Dianne Reeves singt im Kammermusiksaal

Von Gregor Dotzauer

Einen Moment lang könnte man sich fragen, ob Dianne Reeves noch ganz von dieser Welt ist oder ob das, was sie mit ihrer Stimme anstellt, nicht Lichtfontänen sind, die aus einem Astralleib schießen. Wie sie sich aus den Tiefen ihres schwarzen Alts ins Falsett katapultiert, wie sie vom Growl in sich einschmeichelndes Wispern verfällt und vor allem: wie sie mit der linken Hand in Zwerchfellhöhe Töne schaufelt, die sie in hymnischen, mehrere Oktaven durchmessenden Scat- Kantilenen aufglühen lässt – das gehört einer Wirklichkeit an, die auch einen leblosen Ort wie den halb besetzten Kammermusiksaal der Berliner Philharmonie binnen Sekunden verwandelt. Von der Einsamkeit eines großstädtischen Bartresens zum Ritualplatz eines apokryphen afrikanischen Stammes ist es für Dianne Reeves nur ein Schritt.
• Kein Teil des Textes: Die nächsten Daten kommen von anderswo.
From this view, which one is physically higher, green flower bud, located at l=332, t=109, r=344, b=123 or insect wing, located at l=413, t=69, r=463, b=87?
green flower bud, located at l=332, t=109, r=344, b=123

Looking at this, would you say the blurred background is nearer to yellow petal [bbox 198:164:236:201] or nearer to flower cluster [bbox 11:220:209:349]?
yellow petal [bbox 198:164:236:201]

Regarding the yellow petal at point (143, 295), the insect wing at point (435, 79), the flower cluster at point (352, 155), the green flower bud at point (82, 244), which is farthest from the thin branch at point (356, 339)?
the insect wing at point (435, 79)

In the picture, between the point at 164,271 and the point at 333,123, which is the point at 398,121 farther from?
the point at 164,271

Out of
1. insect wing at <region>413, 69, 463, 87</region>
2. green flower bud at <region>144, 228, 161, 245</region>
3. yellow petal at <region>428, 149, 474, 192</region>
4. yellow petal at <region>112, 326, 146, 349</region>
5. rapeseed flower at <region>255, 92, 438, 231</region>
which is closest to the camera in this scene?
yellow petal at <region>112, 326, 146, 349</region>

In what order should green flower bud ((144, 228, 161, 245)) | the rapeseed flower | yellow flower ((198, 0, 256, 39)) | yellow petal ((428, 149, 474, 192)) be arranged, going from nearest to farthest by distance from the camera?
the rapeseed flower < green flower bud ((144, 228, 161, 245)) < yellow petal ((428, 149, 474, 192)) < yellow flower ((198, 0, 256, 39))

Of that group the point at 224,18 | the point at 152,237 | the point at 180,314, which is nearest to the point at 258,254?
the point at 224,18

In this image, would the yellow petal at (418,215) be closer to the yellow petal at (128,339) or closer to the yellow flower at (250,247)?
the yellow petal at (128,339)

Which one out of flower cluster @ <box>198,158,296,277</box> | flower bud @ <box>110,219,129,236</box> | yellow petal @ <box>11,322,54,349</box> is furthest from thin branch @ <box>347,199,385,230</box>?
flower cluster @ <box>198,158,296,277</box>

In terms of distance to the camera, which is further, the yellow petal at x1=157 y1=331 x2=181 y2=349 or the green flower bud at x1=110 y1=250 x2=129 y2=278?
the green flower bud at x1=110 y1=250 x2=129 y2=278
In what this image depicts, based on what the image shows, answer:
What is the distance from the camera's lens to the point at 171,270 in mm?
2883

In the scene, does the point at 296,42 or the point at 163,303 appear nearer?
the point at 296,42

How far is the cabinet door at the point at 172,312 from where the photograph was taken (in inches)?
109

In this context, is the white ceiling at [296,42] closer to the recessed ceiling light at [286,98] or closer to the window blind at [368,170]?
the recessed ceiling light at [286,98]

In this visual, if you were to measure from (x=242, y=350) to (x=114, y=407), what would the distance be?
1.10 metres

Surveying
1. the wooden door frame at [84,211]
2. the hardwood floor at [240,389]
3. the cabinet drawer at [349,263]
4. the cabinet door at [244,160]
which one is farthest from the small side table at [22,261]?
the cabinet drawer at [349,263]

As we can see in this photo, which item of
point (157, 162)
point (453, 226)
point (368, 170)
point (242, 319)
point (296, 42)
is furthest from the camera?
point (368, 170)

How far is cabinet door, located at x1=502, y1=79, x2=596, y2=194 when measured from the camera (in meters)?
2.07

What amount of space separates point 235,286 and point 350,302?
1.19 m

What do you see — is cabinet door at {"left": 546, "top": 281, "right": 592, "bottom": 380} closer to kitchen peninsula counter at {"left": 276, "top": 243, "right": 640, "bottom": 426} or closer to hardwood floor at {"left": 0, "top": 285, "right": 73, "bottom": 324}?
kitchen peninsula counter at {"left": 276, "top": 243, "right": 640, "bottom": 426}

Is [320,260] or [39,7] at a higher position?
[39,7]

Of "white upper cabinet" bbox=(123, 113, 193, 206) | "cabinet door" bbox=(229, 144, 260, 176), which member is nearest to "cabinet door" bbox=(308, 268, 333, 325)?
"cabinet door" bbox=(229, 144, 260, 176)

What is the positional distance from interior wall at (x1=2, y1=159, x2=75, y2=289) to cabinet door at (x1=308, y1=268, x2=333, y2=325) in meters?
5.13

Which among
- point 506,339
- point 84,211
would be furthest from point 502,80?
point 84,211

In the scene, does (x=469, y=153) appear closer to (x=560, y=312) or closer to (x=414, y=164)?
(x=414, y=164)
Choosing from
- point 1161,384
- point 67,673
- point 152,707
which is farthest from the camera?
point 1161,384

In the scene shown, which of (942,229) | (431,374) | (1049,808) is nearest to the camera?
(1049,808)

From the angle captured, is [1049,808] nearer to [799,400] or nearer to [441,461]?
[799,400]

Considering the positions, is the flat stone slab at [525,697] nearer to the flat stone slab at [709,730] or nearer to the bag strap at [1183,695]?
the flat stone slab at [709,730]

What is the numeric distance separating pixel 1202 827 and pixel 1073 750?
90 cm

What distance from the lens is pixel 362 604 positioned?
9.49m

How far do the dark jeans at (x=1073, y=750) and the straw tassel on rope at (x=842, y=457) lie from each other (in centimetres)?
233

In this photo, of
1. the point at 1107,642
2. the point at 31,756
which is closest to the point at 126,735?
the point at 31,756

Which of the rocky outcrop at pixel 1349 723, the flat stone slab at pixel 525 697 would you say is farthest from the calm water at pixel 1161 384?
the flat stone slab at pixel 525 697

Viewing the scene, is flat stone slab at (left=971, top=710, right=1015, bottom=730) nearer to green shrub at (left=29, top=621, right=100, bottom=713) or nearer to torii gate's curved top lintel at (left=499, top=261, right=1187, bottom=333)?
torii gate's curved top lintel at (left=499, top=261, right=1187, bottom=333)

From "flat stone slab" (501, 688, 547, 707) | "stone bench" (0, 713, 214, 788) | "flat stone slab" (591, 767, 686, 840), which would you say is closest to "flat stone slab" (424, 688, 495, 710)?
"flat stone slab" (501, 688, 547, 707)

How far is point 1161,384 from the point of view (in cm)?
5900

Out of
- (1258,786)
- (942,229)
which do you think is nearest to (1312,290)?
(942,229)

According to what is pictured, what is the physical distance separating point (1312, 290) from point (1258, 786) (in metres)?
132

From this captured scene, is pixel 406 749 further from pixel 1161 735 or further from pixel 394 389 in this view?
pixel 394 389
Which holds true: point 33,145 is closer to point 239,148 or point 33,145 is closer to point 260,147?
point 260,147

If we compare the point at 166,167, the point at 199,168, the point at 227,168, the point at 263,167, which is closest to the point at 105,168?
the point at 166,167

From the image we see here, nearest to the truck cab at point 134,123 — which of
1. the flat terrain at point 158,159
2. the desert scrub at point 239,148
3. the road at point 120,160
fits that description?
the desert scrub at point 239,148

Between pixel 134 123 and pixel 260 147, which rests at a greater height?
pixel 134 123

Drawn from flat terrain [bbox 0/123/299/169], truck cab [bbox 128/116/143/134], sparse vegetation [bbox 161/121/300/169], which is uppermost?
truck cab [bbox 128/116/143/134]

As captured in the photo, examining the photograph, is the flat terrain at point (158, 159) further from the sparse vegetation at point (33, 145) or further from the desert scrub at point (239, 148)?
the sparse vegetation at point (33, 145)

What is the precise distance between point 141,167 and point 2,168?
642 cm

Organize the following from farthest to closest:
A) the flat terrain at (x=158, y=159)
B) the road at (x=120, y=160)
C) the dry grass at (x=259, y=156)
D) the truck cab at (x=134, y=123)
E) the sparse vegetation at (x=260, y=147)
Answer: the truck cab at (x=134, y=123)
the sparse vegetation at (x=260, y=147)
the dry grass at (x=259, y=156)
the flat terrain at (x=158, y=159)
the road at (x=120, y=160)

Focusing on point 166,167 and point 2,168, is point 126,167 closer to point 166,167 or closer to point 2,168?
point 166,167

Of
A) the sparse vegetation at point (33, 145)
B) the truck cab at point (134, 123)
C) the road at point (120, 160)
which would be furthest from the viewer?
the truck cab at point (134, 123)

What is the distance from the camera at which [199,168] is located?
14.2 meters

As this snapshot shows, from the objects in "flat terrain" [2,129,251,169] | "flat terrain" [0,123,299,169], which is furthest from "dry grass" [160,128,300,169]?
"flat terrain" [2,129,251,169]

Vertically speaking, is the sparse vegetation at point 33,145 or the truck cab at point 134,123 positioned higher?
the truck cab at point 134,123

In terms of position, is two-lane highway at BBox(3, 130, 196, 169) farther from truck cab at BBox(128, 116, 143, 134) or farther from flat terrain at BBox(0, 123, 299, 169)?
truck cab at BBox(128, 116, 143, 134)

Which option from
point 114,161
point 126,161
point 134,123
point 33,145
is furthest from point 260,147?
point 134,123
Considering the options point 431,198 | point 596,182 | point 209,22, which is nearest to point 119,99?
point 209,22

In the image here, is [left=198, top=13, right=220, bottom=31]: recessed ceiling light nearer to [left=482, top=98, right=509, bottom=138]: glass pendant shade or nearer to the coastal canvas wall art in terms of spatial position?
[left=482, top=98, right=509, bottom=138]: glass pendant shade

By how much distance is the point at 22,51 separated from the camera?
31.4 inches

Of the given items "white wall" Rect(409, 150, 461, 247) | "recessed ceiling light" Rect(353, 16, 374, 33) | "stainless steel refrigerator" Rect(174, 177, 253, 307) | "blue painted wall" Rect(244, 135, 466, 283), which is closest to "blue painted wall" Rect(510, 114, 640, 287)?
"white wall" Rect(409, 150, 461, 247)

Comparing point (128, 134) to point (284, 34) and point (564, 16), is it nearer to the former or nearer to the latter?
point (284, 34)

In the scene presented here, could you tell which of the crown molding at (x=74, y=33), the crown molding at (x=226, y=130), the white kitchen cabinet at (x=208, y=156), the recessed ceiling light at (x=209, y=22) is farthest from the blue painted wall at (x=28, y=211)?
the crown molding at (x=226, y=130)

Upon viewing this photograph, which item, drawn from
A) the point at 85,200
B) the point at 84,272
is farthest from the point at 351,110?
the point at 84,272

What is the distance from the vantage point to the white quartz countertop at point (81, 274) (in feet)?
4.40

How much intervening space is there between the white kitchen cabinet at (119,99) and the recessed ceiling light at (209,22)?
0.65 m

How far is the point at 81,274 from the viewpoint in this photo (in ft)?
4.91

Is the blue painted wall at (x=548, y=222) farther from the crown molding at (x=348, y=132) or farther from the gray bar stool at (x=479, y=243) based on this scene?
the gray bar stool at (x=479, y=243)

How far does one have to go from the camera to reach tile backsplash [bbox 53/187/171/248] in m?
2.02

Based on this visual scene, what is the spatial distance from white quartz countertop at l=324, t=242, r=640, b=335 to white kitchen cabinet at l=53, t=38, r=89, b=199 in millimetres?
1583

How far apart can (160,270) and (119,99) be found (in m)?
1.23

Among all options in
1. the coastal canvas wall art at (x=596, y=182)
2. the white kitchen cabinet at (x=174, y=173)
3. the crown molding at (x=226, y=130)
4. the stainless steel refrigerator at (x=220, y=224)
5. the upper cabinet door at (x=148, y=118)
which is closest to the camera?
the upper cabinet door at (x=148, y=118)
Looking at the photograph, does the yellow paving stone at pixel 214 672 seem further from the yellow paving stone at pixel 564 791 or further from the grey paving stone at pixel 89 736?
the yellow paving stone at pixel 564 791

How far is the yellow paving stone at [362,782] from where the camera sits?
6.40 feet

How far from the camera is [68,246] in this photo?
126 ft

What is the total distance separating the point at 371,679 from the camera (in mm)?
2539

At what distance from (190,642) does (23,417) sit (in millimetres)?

Die 51-jährige Sängerin aus Denver, Colorado, ist so ziemlich die strahlendste Erscheinung, die man auf Jazzbühnen zurzeit bewundern kann. Womit alle Fragen nach der Gefälligkeit ihrer Arrangements erst einmal in den Hintergrund rücken. Gershwins „Our Love Is Here to Stay“ kommt auf Romero Lubambos Gitarre als leiser Bossa Nova herangeschaukelt und tobt als brasilianisches Gewitter davon. Johnny Mercers und Harold Arlens „One for My Baby (And One More for the Road)“, die ins Morgengrauen hineingejammerte Trauer über eine verflossene Affäre, verwandelt sich bei ihr in einen lebensbejahenden, saftigen Blues. Und die bittersüßen Fallsequenzen von Michel Legrands „Windmills of Your Mind“ lädt sie mit einer tragischen Grandezza auf, die von Dusty Springfield bis zu Sting noch niemand entdeckt hat.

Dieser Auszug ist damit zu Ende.